0

Suppose I have a table "arrivals" which logs when an item arrives at a location. Each line corresponds to an arrival event.

arrivals
========
LocationId     ItemId     TimeStamp
------------------------------------------
a              1          2015-11-24 11:00  (item 1 arrived at 11:00 at location a)
a              2          2015-11-24 11:01  (item 2 arrived at 11:00 at location a)
b              1          2015-11-24 11:05  (item 1 left location a and arrived at b)
b              2          2015-11-24 11:06  (item 2 left location a and arrived at b)

Is there an SQL statement that can tell me which items where at location A at 11:03, possibly without bringing the SQL server to its knees?

(This would include all items that have arrived at location A before 11:03, and have not arrived anywhere else since then)

There are usually about 30 items per location at the same time, 100 different locations, and about 1000 arrivals per location per hour.

Are there any design choices that would simplify such queries, even if it means denormalising the database?
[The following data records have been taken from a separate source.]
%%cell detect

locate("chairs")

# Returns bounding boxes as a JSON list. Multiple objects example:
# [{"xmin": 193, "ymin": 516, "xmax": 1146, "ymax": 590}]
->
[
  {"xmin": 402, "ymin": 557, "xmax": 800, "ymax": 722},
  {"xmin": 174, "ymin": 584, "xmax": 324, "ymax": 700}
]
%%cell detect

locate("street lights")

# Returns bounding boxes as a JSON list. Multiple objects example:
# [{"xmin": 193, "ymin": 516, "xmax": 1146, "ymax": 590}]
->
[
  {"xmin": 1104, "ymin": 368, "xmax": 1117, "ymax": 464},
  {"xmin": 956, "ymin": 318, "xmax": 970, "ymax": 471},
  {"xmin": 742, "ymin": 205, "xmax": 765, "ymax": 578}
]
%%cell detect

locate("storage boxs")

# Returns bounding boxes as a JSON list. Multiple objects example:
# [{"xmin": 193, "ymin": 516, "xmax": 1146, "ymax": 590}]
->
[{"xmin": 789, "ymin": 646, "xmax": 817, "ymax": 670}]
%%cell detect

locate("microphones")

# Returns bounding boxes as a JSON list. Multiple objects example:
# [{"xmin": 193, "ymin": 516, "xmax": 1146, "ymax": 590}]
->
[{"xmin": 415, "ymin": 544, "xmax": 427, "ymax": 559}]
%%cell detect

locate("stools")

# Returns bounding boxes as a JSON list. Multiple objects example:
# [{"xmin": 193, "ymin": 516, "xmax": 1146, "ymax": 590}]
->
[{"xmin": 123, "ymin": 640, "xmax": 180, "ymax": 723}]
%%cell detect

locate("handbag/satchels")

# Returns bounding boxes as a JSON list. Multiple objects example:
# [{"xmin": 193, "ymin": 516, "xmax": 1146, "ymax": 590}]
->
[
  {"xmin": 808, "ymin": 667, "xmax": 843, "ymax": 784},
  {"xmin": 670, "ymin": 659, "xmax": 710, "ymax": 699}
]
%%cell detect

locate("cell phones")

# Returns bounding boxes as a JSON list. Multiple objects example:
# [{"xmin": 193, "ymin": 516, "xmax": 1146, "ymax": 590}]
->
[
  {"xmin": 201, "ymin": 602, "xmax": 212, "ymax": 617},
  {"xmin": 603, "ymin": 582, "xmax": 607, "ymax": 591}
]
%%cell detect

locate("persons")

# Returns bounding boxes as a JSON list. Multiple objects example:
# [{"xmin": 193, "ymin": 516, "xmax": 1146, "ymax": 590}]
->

Currently I cannot even begin to imagine an sql command that could get me this information, without going through the entire table in a custom loop.

HugoRune
  • 13,157
  • 7
  • 69
  • 144

2 Answers2

2

I use DISTINCT in case an item can go to one location and return

This check for every item on location A before '2015-11-24 11:03' But not exists in any other location after '2015-11-24 11:03'

SELECT DISTINCT  ItemId     
FROM arrivals lA   -- location A
WHERE LocationId = 'A'
  AND lA.TimeStamp < '2015-11-24 11:03'
  AND NOT EXISTS (SELECT 1
                  FROM arrivals lX -- any other location
                  WHERE lX.LocationId <> lA.LocationId     
                    AND lX.ItemId = lA.ItemId     
                    AND lX.TimeStamp >= '2015-11-24 11:03'
                 )

NOTE: You may like double check < and >= to match your need

Juan Carlos Oropeza
  • 47,252
  • 12
  • 78
  • 118
  • This looks promising, but I am worried about the performance. With 1000 items per location per hour, the table of arrivals will have millions of entries after only 10 days; and this looks like it will require several scans per query. – HugoRune Nov 24 '15 at 14:38
  • You need `CREATE INDEX` for `LocationId`, `ItemId` and `TimeStamp` and maybe a composite index with all three fields. The `EXISTS` is very efficient, if found something using the composite index will return false and move on. – Juan Carlos Oropeza Nov 24 '15 at 14:40
  • First create single INDEX. Check the execution PLAN http://stackoverflow.com/questions/7359702/how-do-i-obtain-a-query-execution-plan Then add the composite index and check PLAN again. – Juan Carlos Oropeza Nov 24 '15 at 14:41
  • I dont think is need it. But if you still want to improve perfomance and you can add some other restriction like one item **cant** be in a location for more than one day you can use `lA.TimeStamp between '2015-11-23 11:03' AND '2015-11-24 11:03'` to reduce the number of row to compare – Juan Carlos Oropeza Nov 24 '15 at 15:02
1

If you want to know about all the items that arrived at that location at the given time or earlier, this should do the trick:

SELECT distinct ItemId FROM arrivals WHERE LocationId = 'a' AND TimeStamp <= '2015-11-24 11:03'

EDIT: And taking into account the fact, that something might have left the location after it arrived and still before our timestamp I suggest this one:

SELECT arrivals_prim.itemId FROM
    (SELECT itemId, max("TimeStamp") as last_arrival
        FROM arrivals
        WEHRE 
            "TimeStamp" <= '2015-11-24 11:03' 
            and locationId = 'a'
        GROUP BY itemId) arrivals_prim
    LEFT JOIN (SELECT itemId, max("TimeStamp") as last_departure
        FROM arrivals
        WEHRE
            "TimeStamp" < '2015-11-24 11:03'
            and locationId <> 'a'
        GROUP BY itemId) arrivals_bis
    ON (arrivals_prim.itemId = arrivals_bis.itemId)
    WEHRE last_departure is null or last_departure < last_arrival
KotBehemot
  • 111
  • 8